For Hank Paulson's detractors (and there are many), the U.S. Treasury Secretary's main mistakes in dealing with the 2009 financial crisis often boil down to: 1. Letting Lehman Brothers go bankrupt. 2. Relying on an ad hoc approach: one day the $700 billion bailout is about buying bad assets, the next it's about recapitalizing struggling banks (remember the quote from a Washington lawmaker accusing him of flying a $700 billion plane by the seat of his pants).
But is this really where the former Goldman Sachs chairman blundered?
First, Lehman Brothers: Did its collapse really play such a large role in ushering in the nuclear winter in credit markets? It's not that hard to imagine that, absent a Lehman going belly up, a different bankruptcy or dire event would have brought us to the same juncture. Remember too that Lehman was revealed to be in worse shape than anyone imagined: its bonds wound up fetching a paltry nine cents on the dollar. Its implosion spooked markets partly because investors saw how much rot had spread through asset books of financial companies.
Of course a countervailing argument is that letting a Lehman perish isn't smart because of the outsized effect on money flows. Fear and caution become ascendant to an irrational degree; overnight lending rates between banks skyrocket as everyone wonders where the next Lehman Brothers may be hiding. The system is too fragile to allow such a big company to fail.
But imagine the Treasury made a mighty 11th hour effort; there was no bankruptcy; Lehman was saved. Then what would we have today? For one, an even more entrenched corporate bailout culture. Loans would flow a bit more smoothly for a while, while the underlying weaknesses remained the same. The financial system would still be highly susceptible to small shocks.
Now what about the second Paulson criticism: Does he deserve to be pilloried for being too quick to change direction? This seems misplaced. Steadfastness may be a virtue for a 50-year marriage; its value is much less clear for a complex, fast-changing crisis that has global ramifications. Should we favor hardheadedness and inflexibility over what may be a smarter, pragmatic approach that happens to look a bit messy?

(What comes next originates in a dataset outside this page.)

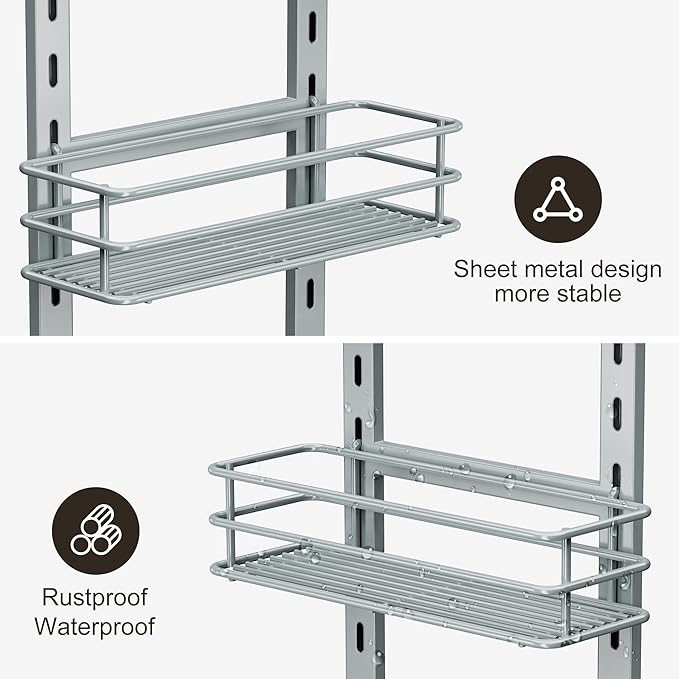 Sheet metal design more stable

Rustproof Waterproof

So how did Paulson screw up? The best answer to that question comes from contrasting the American and British responses to the crisis. Paulson failed to:
1. Aggressively recapitalize and resolve uncertainty around struggling banks. The Treasury Secretary and Fed should be coordinating efforts to audit banks to determine who's really insolvent and who simply needs more capital to weather hard times. The insolvent companies need to be merged with healthier rivals or unwound. This would go a long way toward restoring confidence in the industry. This requires the political will to grab the bull by the horns; Bush's free-market ideologues have been reluctant to do so.
2. Strike hard bargains in return for bailout funds. Britain did this more effectively. The U.S. government should offer money on conditions close to what the private sector would demand: preferred stock, board seats, maybe a top-level reshuffle (throw out a president or two -- or three or four). When Barclays saw what the British government wanted in exchange for assistance, it promptly began looking elsewhere for capital. The benefits to knuckling down are many, including: 1. Lessening moral hazard risk. 2. Creating more opportunities for taxpayers to benefit from providing the rescue funds. 3. Necessitating fewer bailouts, meaning less government involvement and less money being paid out by an overburdened Treasury. 4. Encouraging private capital to move off the sidelines to recapitalize banks (private capital no longer has to compete with a government that offers sweetheart deals). That then helps establish a floor price for bank valuations -- and that, of course, is a necessary prelude to any long-term recovery.
Forget Lehman. Forget the ad hoc policy. These are the real failures Hank Paulson should answer for.